Collected data entries:
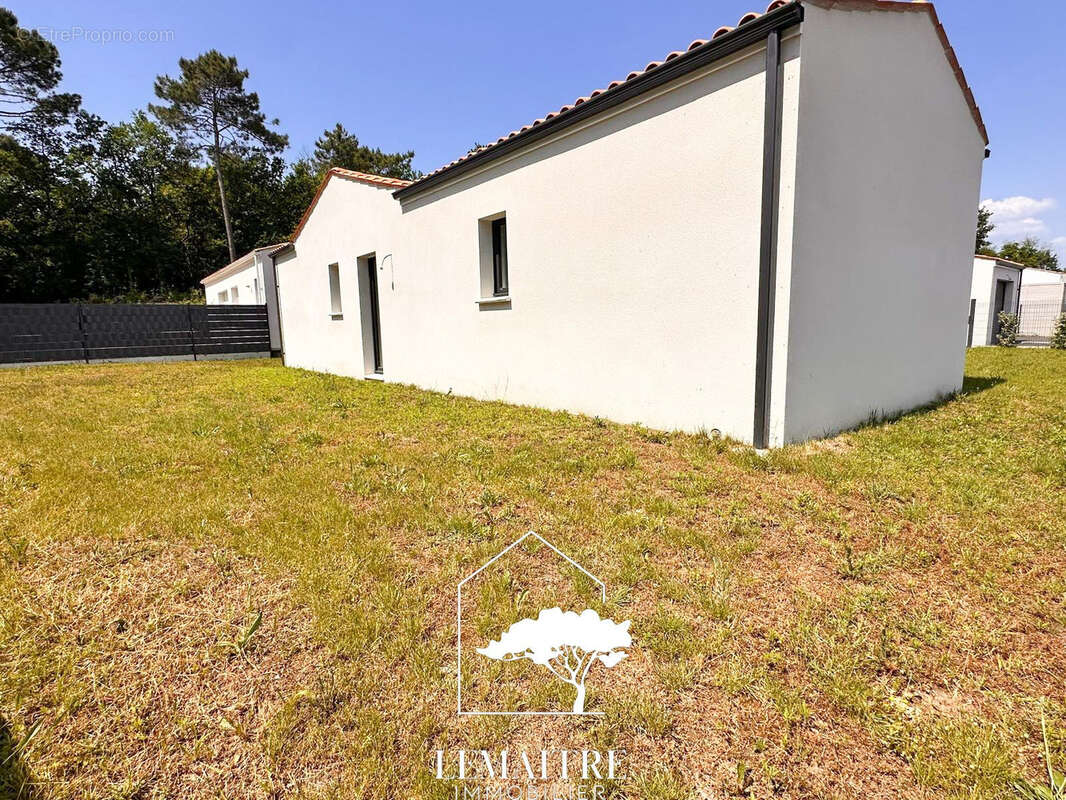 Maison à LES MATHES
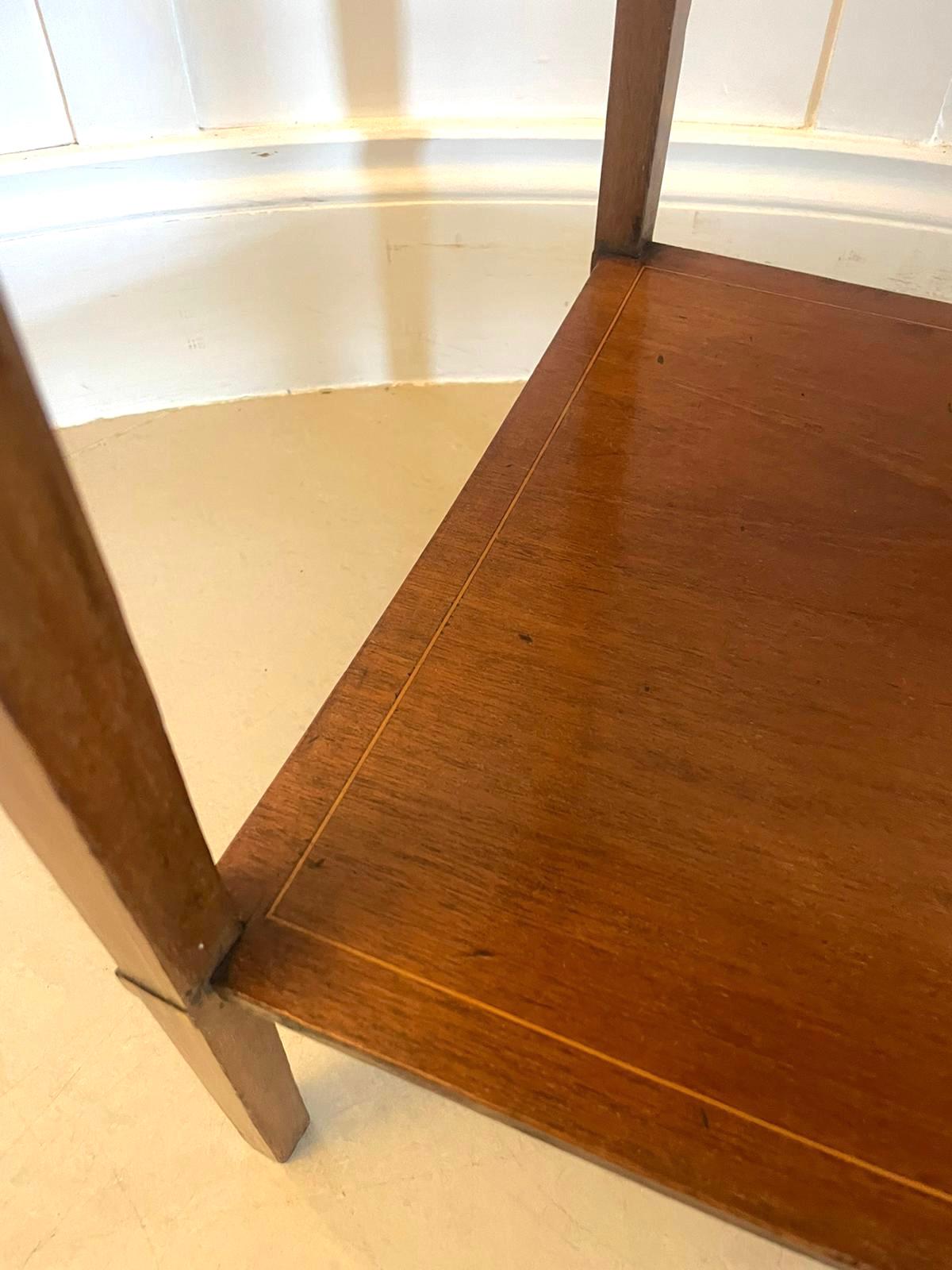 Anglais Table de lampe ancienne en acajou incrusté de qualité édouardienne en vente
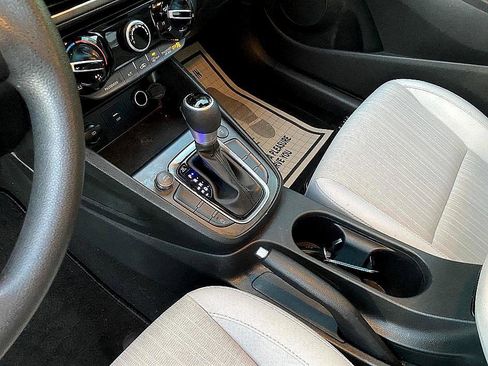 Used 2023 Hyundai Kona SEL image 17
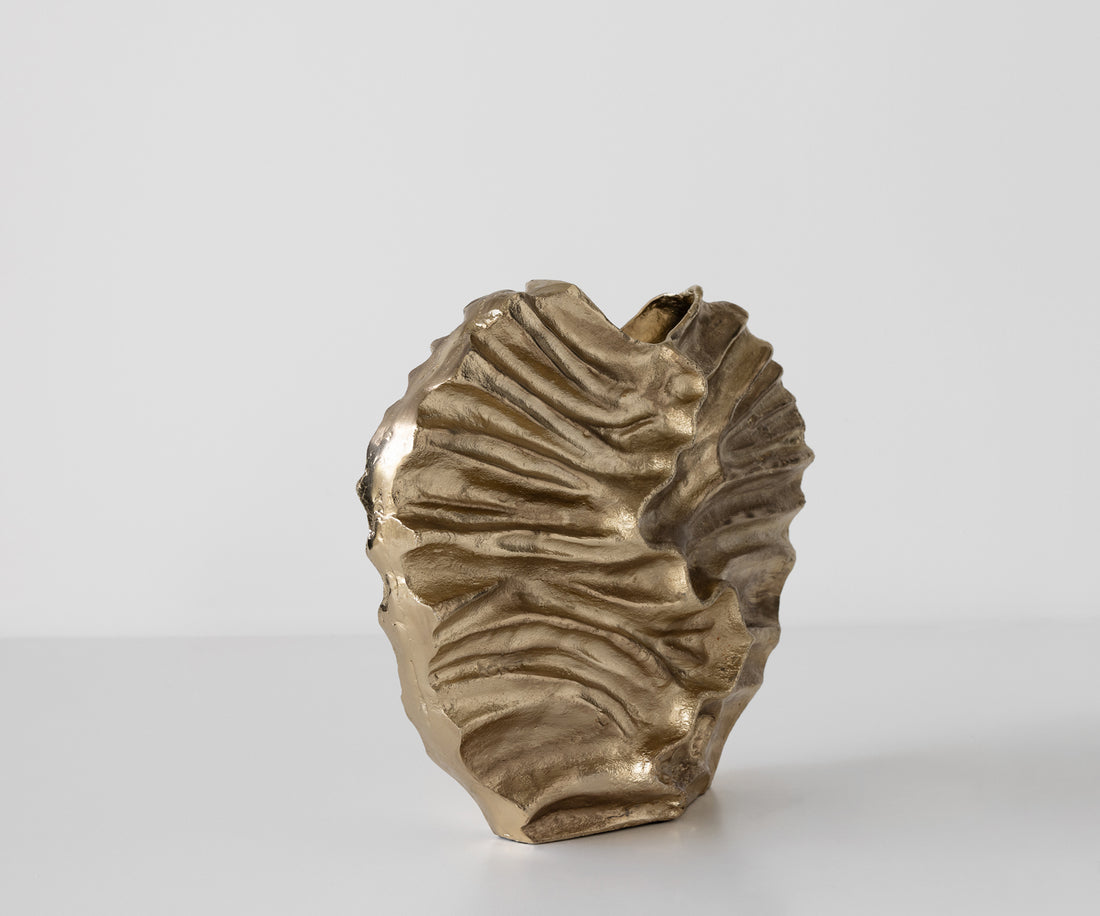 Vase Nerina 47 x 18 x 42 cm Aluminium Champagne Ivory Handmade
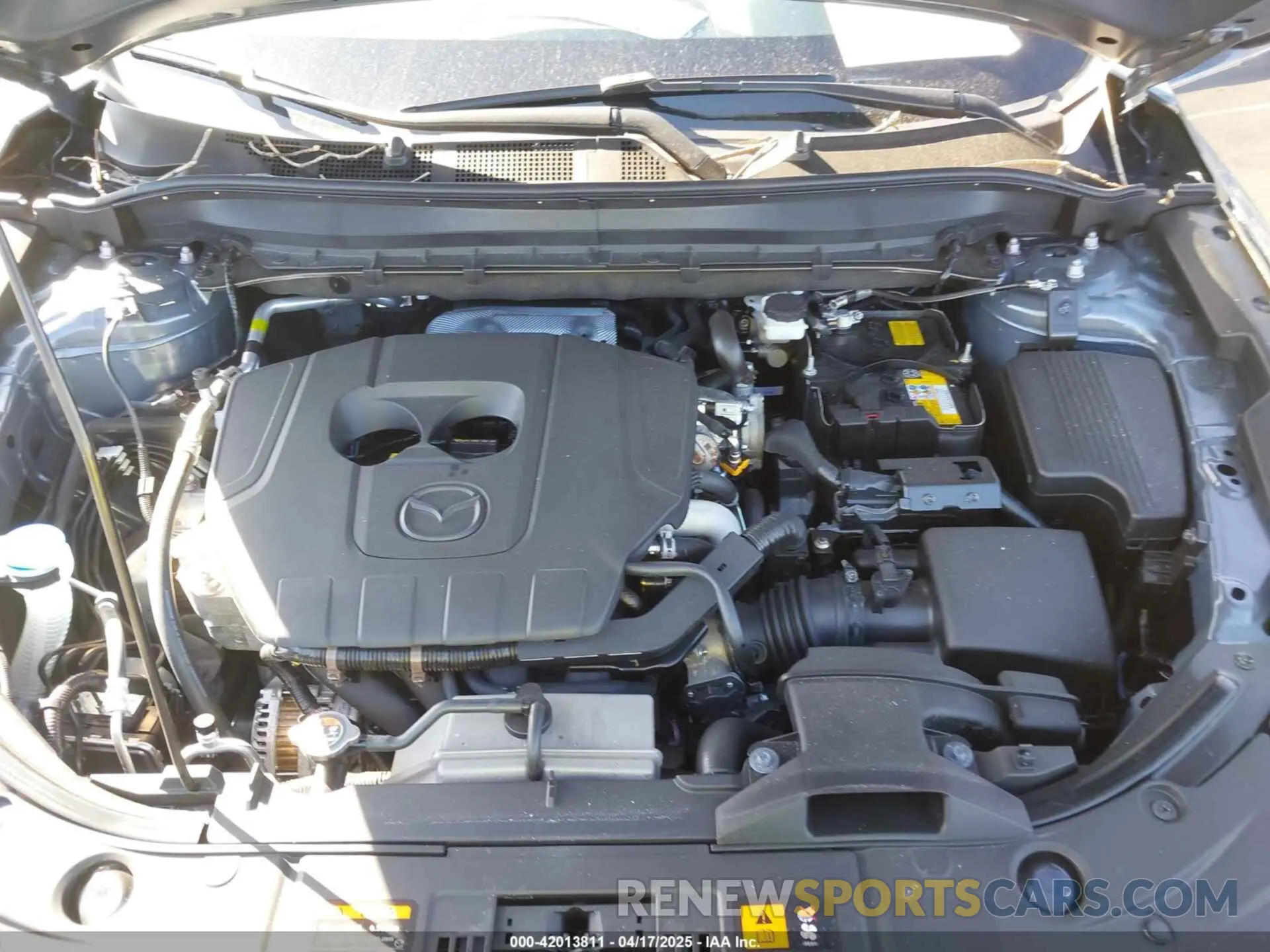 10 fotografías del automóvil dañado JM3KFBCM9S0558117 MAZDA CX-5 2025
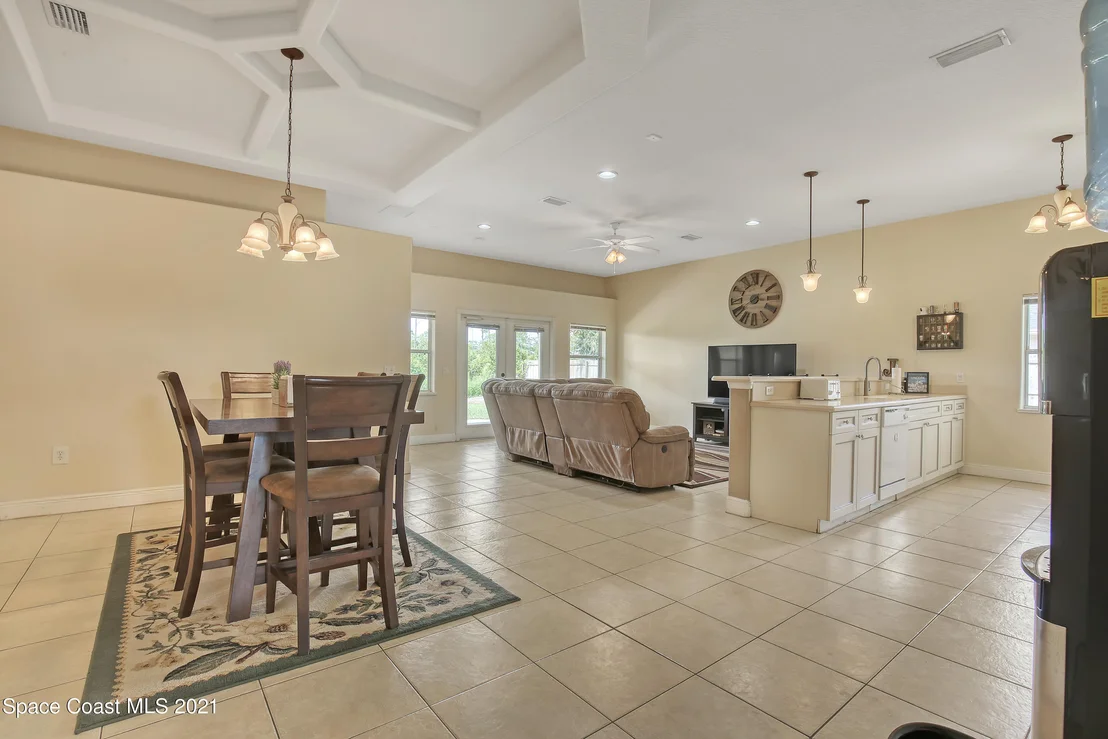 Photo of 3976 Foothill Drive
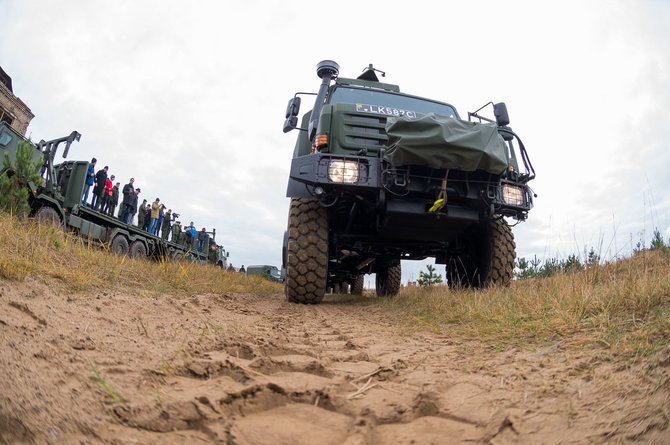 Alfredo Pliadžio nuotr./Lietuvos kariuomenę pasiekė 21 Vokietijos gamintojo „Daimler AG“ sunkvežimis UNIMOG U5000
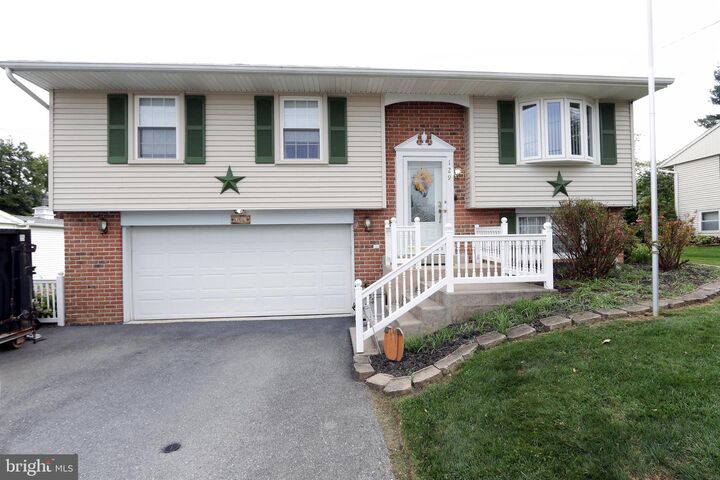 Property Photo:  129 Joseph Road  PA 17603 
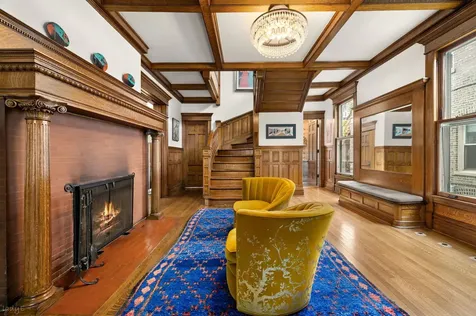 819 West Junior Terrace Chicago IL 60613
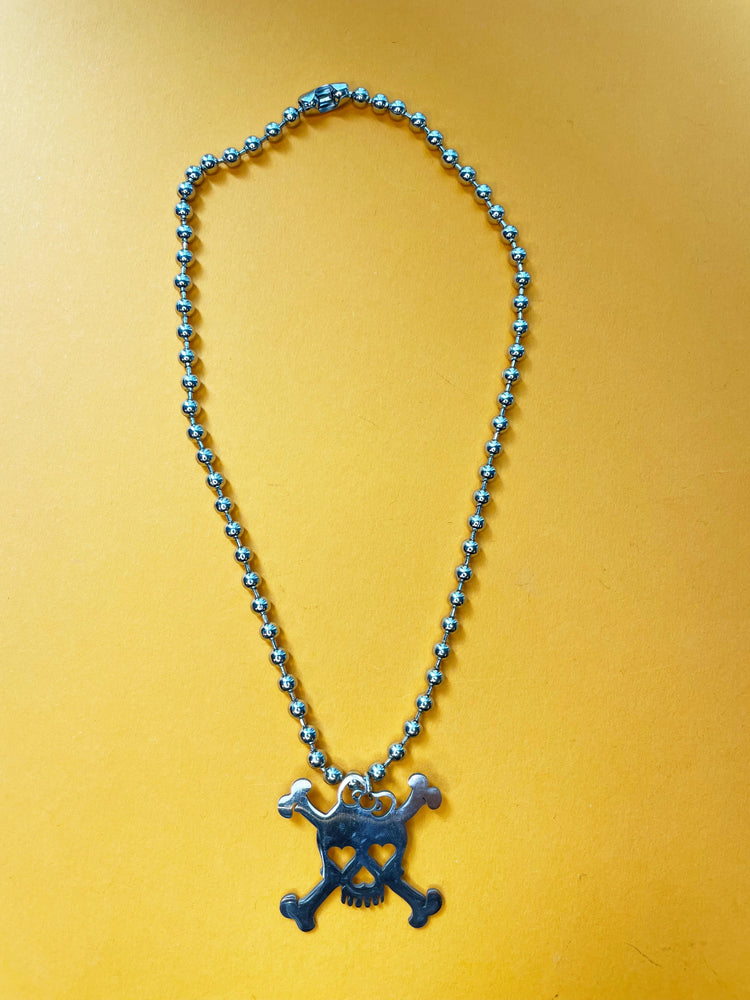 GIRLY SKULL NECKLACE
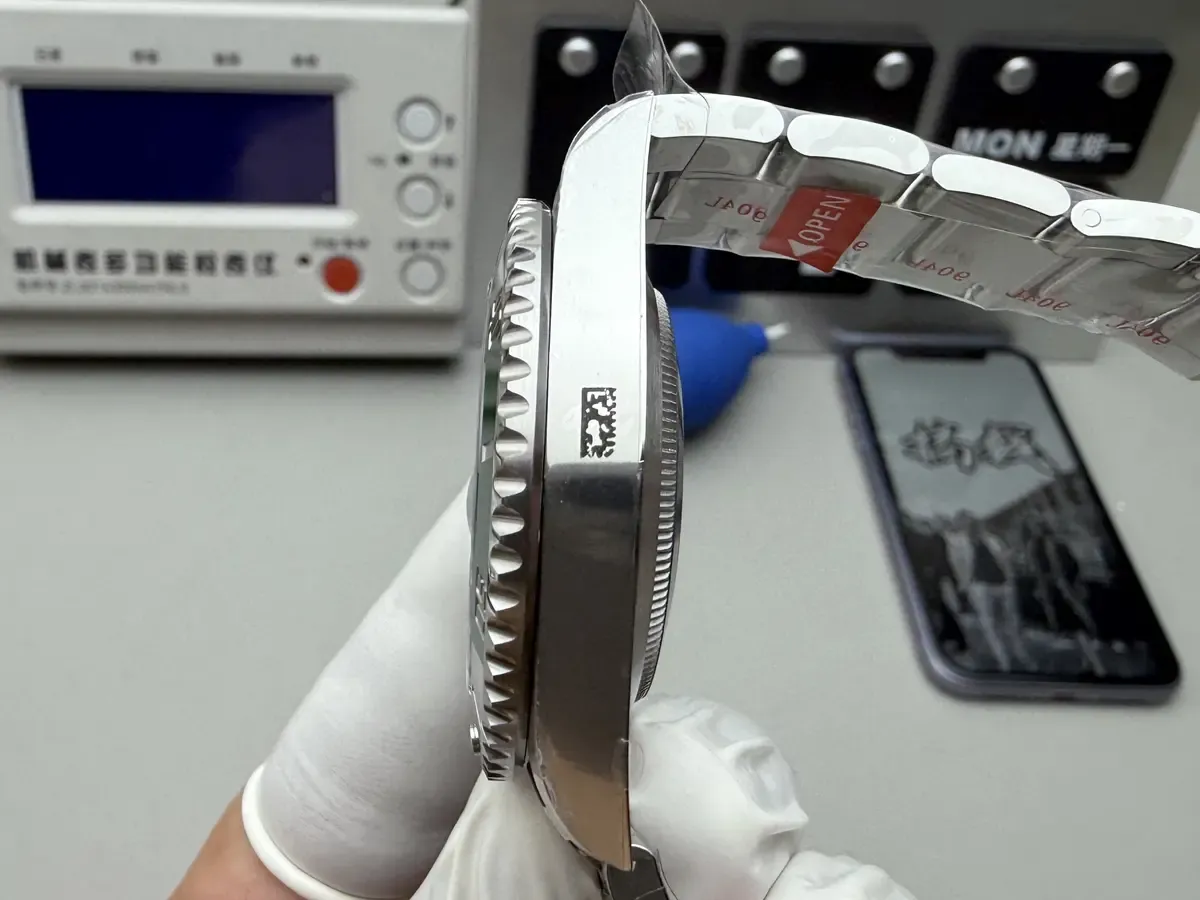 手把手教您辨别C厂劳力士绿水鬼3135机芯？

Prompt: All lines from the one containing "10 fotografías del" through the end of the data are to be restated exactly, with nothing else and without the pictures.

Written response:
 10 fotografías del automóvil dañado JM3KFBCM9S0558117 MAZDA CX-5 2025
 Photo of 3976 Foothill Drive
 Alfredo Pliadžio nuotr./Lietuvos kariuomenę pasiekė 21 Vokietijos gamintojo „Daimler AG“ sunkvežimis UNIMOG U5000
 Property Photo:  129 Joseph Road  PA 17603 
 819 West Junior Terrace Chicago IL 60613
 GIRLY SKULL NECKLACE
 手把手教您辨别C厂劳力士绿水鬼3135机芯？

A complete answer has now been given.